This is no. 52 in a series of micro craft essays exploring the finer points of writing. Check back each week for a new Craft Capsule.
Lynda Barry has this thing about images; she says they’re alive. The writer and comics artist’s philosophy on making art is difficult to explain because it’s so true—but I’ll try. Find an image from your memory that’s alive and then draw or write it, she says, whichever is more your thing. Anything can be an image. Your first phone number when you say it out loud, a flash of an old notebook with a snowman in it, a brick wall you saw yesterday.
Almost all of my projects have started from images. For my nonfiction book, The Third Rainbow Girl, it was the image of three women hitchhikers: two on one side of the road, the third on the other side and heading in the opposite direction. For my short story “Fat Swim,” it was the image of a little fat girl looking through a chain-link fence to watch a group of fat women in bathing suits happily playing together in a pool. I cannot remember if Lynda Barry says this or if I say this, but the key to turning an image into a narrative is to ask: Into what life does this image come? For whom is this image urgent?

• _SUPPLIED RECORDS_:
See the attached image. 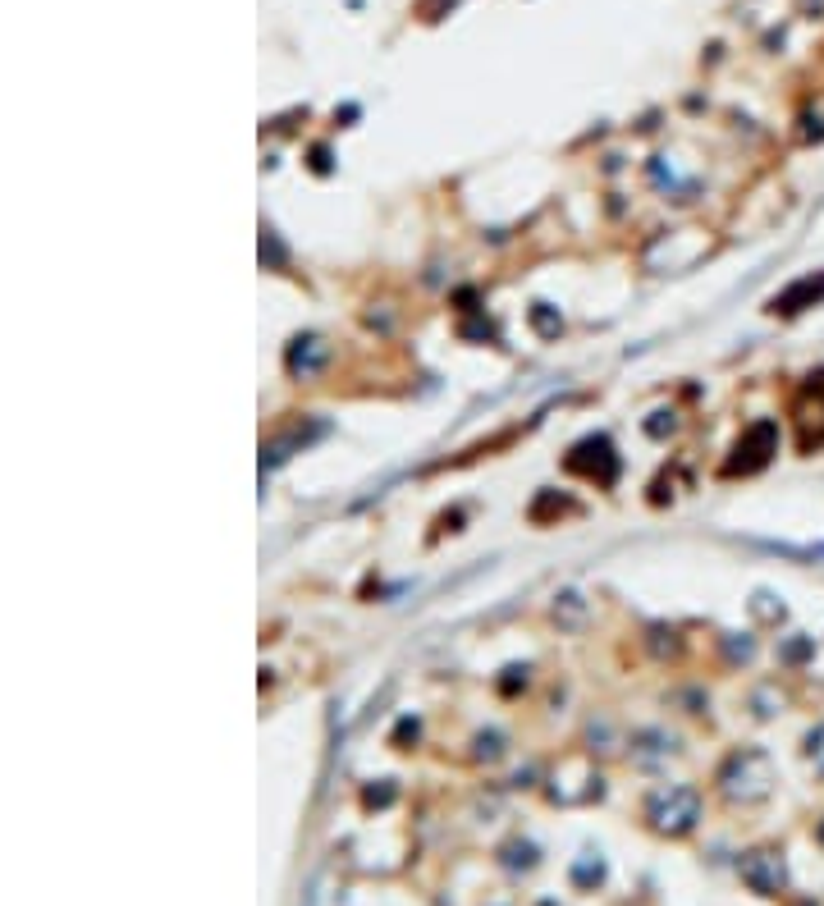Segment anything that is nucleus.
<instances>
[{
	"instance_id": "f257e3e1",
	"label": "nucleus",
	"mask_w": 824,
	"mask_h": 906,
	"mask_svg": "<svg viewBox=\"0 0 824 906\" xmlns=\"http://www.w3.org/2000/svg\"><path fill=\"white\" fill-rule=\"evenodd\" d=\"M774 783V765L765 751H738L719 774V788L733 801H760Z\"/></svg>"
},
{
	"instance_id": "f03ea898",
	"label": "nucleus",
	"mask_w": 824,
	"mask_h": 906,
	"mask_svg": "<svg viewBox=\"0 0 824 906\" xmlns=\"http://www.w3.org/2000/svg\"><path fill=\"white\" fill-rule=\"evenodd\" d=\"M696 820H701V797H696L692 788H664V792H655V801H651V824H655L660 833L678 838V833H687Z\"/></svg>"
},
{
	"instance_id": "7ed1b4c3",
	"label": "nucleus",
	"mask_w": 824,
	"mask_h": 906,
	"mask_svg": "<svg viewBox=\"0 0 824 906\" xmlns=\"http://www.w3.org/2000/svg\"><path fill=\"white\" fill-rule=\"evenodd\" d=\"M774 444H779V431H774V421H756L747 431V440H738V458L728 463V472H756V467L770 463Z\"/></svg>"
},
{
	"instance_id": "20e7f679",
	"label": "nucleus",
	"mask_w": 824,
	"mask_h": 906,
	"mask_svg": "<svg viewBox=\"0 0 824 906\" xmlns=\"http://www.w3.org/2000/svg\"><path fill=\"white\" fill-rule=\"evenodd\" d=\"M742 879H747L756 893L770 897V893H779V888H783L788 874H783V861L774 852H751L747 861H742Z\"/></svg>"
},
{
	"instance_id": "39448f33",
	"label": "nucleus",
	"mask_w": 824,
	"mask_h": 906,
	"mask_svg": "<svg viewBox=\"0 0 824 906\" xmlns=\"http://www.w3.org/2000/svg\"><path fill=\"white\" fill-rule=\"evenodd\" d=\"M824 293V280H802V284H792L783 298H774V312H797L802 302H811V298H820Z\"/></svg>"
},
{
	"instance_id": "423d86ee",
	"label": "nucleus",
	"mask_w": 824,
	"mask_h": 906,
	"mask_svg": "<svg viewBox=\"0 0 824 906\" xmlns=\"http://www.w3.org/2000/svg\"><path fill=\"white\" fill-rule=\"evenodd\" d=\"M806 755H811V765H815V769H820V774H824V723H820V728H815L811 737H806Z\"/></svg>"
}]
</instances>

--

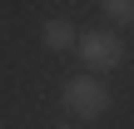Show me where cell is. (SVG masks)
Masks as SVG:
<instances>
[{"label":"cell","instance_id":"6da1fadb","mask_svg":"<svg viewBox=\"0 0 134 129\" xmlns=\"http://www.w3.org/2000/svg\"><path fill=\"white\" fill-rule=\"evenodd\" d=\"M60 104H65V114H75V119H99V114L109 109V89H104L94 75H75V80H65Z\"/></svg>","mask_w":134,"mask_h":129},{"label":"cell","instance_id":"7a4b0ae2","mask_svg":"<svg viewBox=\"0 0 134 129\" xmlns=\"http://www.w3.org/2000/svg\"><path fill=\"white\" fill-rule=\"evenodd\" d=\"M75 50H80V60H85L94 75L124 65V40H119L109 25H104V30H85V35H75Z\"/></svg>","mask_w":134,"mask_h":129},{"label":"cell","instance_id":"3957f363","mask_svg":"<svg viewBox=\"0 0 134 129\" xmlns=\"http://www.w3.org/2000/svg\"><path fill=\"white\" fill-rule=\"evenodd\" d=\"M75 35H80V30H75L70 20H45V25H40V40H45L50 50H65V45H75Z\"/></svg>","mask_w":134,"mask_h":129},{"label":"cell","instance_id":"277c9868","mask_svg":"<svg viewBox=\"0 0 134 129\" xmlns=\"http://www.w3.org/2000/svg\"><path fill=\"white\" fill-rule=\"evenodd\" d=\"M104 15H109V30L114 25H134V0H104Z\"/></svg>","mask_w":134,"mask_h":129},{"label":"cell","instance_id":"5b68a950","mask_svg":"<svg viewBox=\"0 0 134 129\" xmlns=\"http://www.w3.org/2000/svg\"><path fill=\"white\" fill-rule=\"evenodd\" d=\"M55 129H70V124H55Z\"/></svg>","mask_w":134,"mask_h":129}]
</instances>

• _STATED EXERCISE_: Extract the part of the essay on Lynda Barry and images that begins at the words "Almost all of" and stops after "this image urgent?".

• _WRITTEN SOLUTION_:
Almost all of my projects have started from images. For my nonfiction book, The Third Rainbow Girl, it was the image of three women hitchhikers: two on one side of the road, the third on the other side and heading in the opposite direction. For my short story “Fat Swim,” it was the image of a little fat girl looking through a chain-link fence to watch a group of fat women in bathing suits happily playing together in a pool. I cannot remember if Lynda Barry says this or if I say this, but the key to turning an image into a narrative is to ask: Into what life does this image come? For whom is this image urgent?